Но я тоже не думала о последствиях. И мне вдруг пришло в голову, как легко мы с Викки могли бы поменяться местами. Сейчас я могла бы оказаться той девчонкой, о которой все судачили. Я могла бы опасаться, что беременна. Или хуже. Я, конечно, принимала таблетки, и мы с Уэсли всегда предохранялись, но стопроцентной гарантии нет никогда. Мы могли бы проколоться. А я тут стою и осуждаю Викки за то, что сама, по сути, и сделала. Какая же я лицемерка!
«Ты не шлюха». Я вдруг вспомнила слова Уэсли в ту ночь в его комнате – когда он объяснил мне, кто я. Объяснил, что весь мир так же, как и я, ничего не понимает. Что я не шлюха, и я не одинока.
Я плохо знала Викки. Мне ничего не было известно о ее семье или о ее личных делах: она рассказывала нам только о своих проблемах с парнями. И стоя там, в туалете, слушая ее историю, я невольно задумалась о том, а не пыталась ли и она, как я, сбежать от чего-то. Я осуждала ее, все это время считала ее потаскушкой, но на самом деле наши жизни были до странного похожи.

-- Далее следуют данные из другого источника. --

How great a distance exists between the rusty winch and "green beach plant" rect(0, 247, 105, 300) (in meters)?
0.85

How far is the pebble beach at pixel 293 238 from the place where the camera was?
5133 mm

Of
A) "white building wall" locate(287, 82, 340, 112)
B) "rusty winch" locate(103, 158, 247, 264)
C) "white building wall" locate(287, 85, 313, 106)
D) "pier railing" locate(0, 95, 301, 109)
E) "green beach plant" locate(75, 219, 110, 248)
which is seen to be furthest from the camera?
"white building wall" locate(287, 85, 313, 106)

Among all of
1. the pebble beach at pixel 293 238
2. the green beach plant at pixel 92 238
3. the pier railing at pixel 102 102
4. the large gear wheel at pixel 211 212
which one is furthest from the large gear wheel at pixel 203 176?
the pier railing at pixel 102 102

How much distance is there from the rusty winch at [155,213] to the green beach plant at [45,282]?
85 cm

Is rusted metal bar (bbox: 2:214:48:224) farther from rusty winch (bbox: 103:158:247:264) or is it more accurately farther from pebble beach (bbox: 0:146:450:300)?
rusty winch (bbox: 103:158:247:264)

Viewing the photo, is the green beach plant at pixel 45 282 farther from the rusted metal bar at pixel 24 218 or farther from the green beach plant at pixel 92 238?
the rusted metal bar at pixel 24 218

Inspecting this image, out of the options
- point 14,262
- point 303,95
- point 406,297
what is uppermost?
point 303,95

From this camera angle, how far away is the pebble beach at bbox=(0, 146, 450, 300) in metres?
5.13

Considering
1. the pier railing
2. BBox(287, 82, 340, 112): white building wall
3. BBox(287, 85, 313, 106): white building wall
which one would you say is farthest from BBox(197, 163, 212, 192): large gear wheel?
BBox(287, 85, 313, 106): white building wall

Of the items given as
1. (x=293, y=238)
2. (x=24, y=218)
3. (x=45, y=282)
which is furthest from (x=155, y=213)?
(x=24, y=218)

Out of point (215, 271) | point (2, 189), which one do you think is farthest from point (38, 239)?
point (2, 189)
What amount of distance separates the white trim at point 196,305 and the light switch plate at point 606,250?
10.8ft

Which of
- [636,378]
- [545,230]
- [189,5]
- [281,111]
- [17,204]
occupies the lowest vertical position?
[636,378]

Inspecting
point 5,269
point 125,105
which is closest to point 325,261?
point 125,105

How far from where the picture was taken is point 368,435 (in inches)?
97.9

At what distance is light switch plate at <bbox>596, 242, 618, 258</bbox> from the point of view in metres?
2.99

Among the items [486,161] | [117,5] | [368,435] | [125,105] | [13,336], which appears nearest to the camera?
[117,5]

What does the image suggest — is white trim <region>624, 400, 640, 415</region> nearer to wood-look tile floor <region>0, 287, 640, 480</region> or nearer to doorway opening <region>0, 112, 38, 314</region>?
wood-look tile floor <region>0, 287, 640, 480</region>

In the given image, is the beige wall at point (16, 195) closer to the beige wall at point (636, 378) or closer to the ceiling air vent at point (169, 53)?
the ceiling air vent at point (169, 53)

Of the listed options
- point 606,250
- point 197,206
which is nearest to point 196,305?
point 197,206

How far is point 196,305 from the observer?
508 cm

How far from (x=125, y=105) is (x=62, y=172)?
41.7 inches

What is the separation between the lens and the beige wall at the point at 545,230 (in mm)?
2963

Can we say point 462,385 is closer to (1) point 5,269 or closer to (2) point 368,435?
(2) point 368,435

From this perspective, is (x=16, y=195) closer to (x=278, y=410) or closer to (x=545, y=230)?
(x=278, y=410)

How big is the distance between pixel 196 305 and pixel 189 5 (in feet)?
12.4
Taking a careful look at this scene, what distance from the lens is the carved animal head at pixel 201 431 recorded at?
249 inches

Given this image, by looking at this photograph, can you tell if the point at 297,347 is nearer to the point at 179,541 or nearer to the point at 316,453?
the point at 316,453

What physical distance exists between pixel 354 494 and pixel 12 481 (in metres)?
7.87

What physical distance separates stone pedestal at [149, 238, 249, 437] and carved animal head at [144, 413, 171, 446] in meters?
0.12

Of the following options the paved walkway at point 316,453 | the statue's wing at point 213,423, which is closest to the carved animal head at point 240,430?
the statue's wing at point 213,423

И называть Викки шлюхой – это же все равно, что называть кого-то жупой. Оскорбительное, обидное прозвище, подпитывающее страхи, которые живут внутри каждой из нас. Шлюха, стерва, синий чулок, динамо, тормоз. Все эти унизительные ярлыки действовали одинаково. И каждой девчонке в какой-то момент казалось, что они применимы к ней.
Так может, каждая девчонка иногда чувствовала себя жупой?
– О боже, я уже опаздываю, – спохватилась Викки, когда прозвенел последний звонок. – Побежала.
Я смотрела, как она собирает свои учебники, берет сумку, и думала: что сейчас происходит у нее в голове? Теперь, после всего случившегося, осознает ли она последствия своих действий?
Наших действий.
– Еще увидимся, Бьянка, – сказала она и направилась к выходу.
– Пока, – ответила я. А потом выпалила – само вырвалось: – И знаешь, Викки… прости меня. То, как о тебе говорят – это неправильно. Просто помни о том, что их слова не имеют значения. – Я снова подумала об Уэсли и о том, что он сказал мне тогда, в своей комнате. «Те, кто обзывают тебя, просто пытаются самоутвердиться за твой счет. Они тоже совершали ошибки. Не ты одна».
Викки, кажется, удивилась.
– Спасибо, – ответила она и открыла рот, словно хотела добавить что-то еще, но потом снова закрыла. И, не говоря ни слова, вышла из туалета.
Может быть, Викки сегодня же вечером пойдет и переспит еще с одним парнем. Может, этот опыт ничему ее не научит. Или, наоборот, она изменится – по крайней мере, станет осторожнее. Этого я не знала. Это был ее выбор. Ее жизнь. И я не имела права ее осуждать.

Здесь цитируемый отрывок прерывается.